Excerpted passage:
--- BEGIN ---

AMD have trademarked the name ‘Kyzen’ for some new bits of tech and speculation is running rampant as to what the new gear could be. 

It looks like AMD are getting themselves ready to unveil new architecture, but should one of their current chips take pride of place on your motherboard? Find out in our guide to the best gaming CPUs out there.

A list of AMD trademarks on the Justia Trademarks database shows the company have filed to trademark several names – Kyzen, Aragon, Pharos, Promethean and Coreamp are among them. They sound suitably techie and code-name-y, but what the hell are they all for?

One name we can be relatively confident about is Kyzen. AMD have already mentioned in their roadmap they’ll be releasing a 14nm+ refresh of the Zen architecture. Given its one letter difference from Ryzen and its similarity to the Japanese word ‘Kaizen’, a term for continuous improvement, it’s fair to say Kyzen will likely be the name for these updated chips.

Yields for the current Ryzen chips are rumoured to be really solid already, at over 80%, but the 14nm+ update could potentially see this raised even higher. The refresh will likely also feature higher clock speeds, better energy efficiency and possibly higher overclocking potential. Crucially, AMD will also have improved the existing chips’ microcode by then, making for better memory compatibility. Genuine new features are likely to be saved until the second-generation 7nm Zen architecture comes along next year.

--- END ---

Exercise inputs:
--- BEGIN ---

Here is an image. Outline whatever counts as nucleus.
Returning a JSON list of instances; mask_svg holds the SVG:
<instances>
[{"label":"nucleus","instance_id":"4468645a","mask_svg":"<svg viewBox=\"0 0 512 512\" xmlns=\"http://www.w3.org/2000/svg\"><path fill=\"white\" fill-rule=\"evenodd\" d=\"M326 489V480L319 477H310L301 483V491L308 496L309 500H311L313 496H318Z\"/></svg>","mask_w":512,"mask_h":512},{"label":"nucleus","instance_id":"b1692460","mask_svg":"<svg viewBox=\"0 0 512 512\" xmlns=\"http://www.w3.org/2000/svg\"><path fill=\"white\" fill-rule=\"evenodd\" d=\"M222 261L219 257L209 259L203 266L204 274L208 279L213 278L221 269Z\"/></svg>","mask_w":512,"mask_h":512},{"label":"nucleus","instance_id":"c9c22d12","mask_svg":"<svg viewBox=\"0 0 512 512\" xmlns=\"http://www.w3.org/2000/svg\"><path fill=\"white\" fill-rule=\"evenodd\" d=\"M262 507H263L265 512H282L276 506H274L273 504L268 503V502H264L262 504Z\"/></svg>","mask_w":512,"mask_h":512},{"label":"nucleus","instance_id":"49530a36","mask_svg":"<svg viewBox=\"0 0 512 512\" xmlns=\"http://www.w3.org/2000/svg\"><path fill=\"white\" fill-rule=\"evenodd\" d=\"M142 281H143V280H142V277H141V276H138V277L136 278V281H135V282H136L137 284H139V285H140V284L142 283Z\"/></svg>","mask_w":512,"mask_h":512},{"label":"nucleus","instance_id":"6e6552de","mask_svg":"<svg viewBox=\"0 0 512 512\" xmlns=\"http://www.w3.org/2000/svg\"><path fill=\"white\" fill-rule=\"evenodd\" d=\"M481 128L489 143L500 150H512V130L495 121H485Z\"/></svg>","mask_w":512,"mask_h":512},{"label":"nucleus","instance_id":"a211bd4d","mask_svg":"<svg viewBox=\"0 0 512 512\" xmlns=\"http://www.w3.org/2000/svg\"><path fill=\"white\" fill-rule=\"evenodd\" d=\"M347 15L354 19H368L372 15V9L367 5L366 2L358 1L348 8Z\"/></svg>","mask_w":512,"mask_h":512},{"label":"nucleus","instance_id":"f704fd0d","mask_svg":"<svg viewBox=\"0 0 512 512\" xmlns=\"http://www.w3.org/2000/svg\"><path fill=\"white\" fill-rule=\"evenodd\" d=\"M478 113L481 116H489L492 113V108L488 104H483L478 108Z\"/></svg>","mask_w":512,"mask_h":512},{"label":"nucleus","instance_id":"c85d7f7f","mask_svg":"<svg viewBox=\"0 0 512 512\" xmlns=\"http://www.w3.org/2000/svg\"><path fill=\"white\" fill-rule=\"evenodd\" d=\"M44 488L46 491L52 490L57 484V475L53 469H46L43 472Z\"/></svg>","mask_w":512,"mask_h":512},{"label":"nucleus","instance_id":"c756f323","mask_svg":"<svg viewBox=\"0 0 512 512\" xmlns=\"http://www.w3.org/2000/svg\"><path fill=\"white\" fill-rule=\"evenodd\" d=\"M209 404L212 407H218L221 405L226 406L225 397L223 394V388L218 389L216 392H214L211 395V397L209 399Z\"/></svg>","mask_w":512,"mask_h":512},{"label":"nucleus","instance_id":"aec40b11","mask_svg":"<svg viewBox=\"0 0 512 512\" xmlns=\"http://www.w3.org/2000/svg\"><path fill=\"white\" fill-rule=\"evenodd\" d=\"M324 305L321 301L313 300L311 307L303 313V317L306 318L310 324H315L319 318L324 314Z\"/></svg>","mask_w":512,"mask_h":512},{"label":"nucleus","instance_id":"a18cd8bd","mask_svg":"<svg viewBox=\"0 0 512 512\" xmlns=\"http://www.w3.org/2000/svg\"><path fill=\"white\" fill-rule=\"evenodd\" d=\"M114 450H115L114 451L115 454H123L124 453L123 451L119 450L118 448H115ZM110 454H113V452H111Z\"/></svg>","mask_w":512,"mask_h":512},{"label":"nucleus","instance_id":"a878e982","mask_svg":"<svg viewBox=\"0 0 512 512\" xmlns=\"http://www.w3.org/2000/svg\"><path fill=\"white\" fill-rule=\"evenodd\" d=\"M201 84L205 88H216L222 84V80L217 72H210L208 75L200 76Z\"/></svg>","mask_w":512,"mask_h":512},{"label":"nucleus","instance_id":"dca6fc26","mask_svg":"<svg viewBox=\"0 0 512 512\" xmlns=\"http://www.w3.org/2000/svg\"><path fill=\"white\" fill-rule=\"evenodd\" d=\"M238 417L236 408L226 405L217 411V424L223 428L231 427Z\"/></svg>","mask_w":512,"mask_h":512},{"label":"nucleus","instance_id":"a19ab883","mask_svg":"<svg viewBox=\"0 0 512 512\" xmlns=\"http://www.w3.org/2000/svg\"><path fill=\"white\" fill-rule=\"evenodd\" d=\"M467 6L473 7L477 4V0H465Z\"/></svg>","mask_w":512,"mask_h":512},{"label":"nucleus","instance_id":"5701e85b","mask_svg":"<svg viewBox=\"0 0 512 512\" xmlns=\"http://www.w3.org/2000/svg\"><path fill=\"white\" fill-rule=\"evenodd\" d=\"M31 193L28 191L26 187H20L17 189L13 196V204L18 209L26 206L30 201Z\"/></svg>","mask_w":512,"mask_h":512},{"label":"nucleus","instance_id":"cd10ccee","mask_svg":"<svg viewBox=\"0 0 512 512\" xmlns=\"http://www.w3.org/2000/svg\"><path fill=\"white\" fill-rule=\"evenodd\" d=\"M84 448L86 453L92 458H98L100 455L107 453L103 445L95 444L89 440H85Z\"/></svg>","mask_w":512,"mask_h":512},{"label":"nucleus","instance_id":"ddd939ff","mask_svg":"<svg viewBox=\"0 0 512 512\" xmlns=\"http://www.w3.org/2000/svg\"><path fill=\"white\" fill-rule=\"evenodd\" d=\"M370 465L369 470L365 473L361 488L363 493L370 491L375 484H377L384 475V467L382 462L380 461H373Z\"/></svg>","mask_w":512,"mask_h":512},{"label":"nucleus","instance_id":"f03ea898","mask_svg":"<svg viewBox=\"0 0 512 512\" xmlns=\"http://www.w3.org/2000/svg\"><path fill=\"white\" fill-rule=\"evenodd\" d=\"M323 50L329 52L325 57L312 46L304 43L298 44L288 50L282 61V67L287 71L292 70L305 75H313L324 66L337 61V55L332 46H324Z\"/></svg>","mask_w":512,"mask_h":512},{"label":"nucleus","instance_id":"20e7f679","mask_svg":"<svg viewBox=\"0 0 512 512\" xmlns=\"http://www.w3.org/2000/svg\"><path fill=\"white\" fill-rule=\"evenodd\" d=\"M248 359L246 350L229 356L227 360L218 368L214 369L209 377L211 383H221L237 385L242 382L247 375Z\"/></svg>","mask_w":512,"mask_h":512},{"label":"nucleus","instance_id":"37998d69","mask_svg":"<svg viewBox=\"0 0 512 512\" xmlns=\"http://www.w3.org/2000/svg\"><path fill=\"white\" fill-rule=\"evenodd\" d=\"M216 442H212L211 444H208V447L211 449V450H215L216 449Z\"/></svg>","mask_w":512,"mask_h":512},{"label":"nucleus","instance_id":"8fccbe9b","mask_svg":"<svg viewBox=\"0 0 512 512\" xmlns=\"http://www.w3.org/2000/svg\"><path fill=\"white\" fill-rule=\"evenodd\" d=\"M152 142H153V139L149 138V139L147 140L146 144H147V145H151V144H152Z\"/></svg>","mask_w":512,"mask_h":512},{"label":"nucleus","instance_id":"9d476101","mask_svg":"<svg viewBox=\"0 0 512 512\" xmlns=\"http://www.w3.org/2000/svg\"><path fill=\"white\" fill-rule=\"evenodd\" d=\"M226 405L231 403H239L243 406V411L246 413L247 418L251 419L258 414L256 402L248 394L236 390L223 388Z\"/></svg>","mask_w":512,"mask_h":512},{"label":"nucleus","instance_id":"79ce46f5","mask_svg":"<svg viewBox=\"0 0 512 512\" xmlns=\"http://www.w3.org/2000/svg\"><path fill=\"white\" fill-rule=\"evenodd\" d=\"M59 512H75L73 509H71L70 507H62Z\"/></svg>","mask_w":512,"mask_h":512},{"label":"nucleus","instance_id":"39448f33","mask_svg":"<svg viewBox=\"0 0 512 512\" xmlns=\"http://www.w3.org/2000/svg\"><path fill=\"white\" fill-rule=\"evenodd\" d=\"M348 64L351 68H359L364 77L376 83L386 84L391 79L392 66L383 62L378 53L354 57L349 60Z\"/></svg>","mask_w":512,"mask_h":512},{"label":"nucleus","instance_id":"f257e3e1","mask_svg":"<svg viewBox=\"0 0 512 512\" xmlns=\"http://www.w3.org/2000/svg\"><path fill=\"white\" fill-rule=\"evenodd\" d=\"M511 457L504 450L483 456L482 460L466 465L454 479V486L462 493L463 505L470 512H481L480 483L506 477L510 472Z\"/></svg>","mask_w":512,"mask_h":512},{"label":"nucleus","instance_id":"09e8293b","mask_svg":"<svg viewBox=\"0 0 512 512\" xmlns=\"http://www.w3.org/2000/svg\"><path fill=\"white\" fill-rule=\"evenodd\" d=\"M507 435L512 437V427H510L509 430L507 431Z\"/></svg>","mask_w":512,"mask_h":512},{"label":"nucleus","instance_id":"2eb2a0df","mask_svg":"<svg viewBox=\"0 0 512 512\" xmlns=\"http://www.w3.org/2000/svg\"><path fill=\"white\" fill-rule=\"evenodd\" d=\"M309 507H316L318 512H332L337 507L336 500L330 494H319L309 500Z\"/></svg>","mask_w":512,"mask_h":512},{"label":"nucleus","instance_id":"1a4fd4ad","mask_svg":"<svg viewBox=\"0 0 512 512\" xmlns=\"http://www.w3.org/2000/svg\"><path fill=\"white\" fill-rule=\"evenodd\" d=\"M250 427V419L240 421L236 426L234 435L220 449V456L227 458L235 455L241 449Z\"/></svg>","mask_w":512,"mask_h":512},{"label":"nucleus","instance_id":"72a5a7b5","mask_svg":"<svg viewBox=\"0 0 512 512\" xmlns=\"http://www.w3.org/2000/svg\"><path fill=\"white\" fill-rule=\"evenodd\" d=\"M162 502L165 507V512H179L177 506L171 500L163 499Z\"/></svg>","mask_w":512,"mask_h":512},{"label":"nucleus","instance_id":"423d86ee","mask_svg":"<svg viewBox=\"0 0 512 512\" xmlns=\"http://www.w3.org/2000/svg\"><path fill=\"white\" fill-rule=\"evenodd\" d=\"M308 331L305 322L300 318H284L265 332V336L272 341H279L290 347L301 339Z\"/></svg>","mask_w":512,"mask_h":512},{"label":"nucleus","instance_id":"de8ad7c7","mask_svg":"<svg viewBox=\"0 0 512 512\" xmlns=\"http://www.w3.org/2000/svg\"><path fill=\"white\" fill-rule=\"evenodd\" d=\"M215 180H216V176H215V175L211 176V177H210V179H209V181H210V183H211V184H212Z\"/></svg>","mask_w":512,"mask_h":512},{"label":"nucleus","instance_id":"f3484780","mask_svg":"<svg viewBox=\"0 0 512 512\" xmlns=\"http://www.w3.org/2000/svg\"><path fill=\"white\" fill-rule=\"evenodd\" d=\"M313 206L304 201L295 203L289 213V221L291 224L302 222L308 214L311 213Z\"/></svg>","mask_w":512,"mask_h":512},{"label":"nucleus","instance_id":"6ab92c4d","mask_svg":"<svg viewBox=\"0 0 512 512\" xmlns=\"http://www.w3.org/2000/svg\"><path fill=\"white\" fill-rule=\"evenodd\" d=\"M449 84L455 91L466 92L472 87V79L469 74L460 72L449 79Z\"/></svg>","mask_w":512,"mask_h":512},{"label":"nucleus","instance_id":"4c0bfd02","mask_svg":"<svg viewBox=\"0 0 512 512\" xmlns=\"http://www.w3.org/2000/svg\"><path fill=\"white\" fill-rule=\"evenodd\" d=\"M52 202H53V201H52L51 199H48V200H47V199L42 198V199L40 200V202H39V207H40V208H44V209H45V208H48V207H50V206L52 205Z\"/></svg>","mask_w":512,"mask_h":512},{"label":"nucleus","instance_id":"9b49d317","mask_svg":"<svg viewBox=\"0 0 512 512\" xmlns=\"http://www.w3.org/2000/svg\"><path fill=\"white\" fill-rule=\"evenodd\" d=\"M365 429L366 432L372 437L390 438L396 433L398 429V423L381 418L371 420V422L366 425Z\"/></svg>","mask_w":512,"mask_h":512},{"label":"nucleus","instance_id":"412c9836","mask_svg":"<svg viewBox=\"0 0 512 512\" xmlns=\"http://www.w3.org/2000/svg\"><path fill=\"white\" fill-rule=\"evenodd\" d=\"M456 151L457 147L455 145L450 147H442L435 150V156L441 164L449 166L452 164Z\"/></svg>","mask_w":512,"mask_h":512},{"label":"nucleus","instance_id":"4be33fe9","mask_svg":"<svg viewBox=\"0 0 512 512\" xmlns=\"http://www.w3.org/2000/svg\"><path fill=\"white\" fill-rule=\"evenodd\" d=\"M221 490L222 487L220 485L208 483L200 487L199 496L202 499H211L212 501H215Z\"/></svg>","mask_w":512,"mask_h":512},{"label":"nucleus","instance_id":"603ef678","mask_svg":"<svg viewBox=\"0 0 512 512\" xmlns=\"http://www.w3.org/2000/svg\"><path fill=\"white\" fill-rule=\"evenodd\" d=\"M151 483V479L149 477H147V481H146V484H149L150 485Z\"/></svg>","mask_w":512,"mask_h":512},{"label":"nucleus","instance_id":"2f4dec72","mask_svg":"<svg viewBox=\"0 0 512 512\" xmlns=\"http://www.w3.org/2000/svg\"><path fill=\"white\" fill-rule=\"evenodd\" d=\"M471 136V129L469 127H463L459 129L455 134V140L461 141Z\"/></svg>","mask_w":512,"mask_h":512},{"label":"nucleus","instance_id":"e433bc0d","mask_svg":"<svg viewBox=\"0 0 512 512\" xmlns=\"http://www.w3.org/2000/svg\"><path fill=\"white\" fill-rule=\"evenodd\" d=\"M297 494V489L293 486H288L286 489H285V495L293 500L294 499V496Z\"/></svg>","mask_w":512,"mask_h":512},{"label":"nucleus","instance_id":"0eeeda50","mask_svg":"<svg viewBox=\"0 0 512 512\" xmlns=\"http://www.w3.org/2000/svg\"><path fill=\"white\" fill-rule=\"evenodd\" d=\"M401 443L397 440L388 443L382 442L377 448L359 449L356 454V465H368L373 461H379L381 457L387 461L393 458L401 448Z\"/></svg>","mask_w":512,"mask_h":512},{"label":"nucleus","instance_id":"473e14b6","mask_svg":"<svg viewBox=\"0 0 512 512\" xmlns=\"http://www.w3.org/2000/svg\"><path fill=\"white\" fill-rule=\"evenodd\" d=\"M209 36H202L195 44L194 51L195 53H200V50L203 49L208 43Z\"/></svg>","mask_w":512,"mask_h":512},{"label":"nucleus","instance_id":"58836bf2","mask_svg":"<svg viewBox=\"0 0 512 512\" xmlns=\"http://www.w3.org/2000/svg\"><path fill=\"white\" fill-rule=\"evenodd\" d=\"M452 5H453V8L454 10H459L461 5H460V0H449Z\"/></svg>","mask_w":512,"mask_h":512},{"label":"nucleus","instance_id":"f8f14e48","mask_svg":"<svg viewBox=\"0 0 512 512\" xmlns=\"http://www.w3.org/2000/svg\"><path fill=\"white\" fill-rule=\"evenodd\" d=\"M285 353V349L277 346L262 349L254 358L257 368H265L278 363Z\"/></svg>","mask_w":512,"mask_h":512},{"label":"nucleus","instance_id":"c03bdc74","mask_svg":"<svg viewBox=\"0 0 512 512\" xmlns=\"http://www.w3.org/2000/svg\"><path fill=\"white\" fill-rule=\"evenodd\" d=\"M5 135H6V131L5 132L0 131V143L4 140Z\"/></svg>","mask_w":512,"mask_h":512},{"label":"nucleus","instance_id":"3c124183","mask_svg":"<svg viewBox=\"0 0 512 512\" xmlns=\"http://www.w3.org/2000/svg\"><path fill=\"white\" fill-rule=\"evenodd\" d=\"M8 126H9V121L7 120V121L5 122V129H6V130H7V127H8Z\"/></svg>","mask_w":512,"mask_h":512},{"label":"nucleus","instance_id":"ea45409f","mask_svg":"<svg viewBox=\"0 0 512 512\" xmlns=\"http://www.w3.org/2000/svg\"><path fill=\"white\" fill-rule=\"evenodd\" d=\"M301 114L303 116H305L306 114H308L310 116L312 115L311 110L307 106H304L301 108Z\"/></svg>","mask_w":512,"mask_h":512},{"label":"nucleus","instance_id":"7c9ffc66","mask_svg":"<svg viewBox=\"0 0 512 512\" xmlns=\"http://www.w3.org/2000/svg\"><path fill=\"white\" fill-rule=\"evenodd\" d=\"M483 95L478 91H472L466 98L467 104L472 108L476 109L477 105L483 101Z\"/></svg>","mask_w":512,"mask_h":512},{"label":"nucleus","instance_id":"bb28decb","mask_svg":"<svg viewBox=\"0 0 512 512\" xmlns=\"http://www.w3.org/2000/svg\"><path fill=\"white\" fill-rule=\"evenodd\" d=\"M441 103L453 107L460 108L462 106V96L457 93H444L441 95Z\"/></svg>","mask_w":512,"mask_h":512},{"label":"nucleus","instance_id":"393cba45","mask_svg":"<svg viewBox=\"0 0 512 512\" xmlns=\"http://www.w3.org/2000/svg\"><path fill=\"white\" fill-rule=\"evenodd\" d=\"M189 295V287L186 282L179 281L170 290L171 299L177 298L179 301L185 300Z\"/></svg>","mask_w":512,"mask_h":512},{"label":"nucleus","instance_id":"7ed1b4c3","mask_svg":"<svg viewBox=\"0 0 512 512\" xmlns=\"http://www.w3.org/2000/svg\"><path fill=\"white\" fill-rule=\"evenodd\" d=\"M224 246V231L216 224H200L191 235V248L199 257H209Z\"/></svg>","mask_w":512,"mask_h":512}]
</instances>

--- END ---

Goal 1:
Reproduce the entries verbatim from their first line through the line that contains "<instances>", with both of those lines included.
Goal 2:
Continue the article on AMD's Kyzen trademark from the point at which it ends.

Result 1:
Here is an image. Outline whatever counts as nucleus.
Returning a JSON list of instances; mask_svg holds the SVG:
<instances>

Result 2:
AMD Kyzen Trademark

The Kyzen trademark application is currently at the same stage as Threadripper was back in February. Threadripper’s trademark was then announced to the public this May. This three month gap between publication approval and announcement to the public could mean if everything runs on time Kyzen will be announced around August/September time, right around when we expect Threadripper to launch.

Our estimate would put Kyzen’s release in March of next year, around a year since Ryzen’s launch. This would leave breathing space between the late 2017 release of Threadripper and give Kyzen it’s own shot at the limelight.

So what about these other names? Well, Coreamp certainly sounds like an overclocking reference, so the name may be used to reference an overclocking feature rather than the name of a product itself. Promethean sounds similar to Ryzen’s chipset Promontory, so it’s a likely successor to the current chipset. Aragon and Pharos, however, seem to have everyone stumped.

So, in an ideal world, what would you want an AMD Aragon to be?

Thanks PCLab.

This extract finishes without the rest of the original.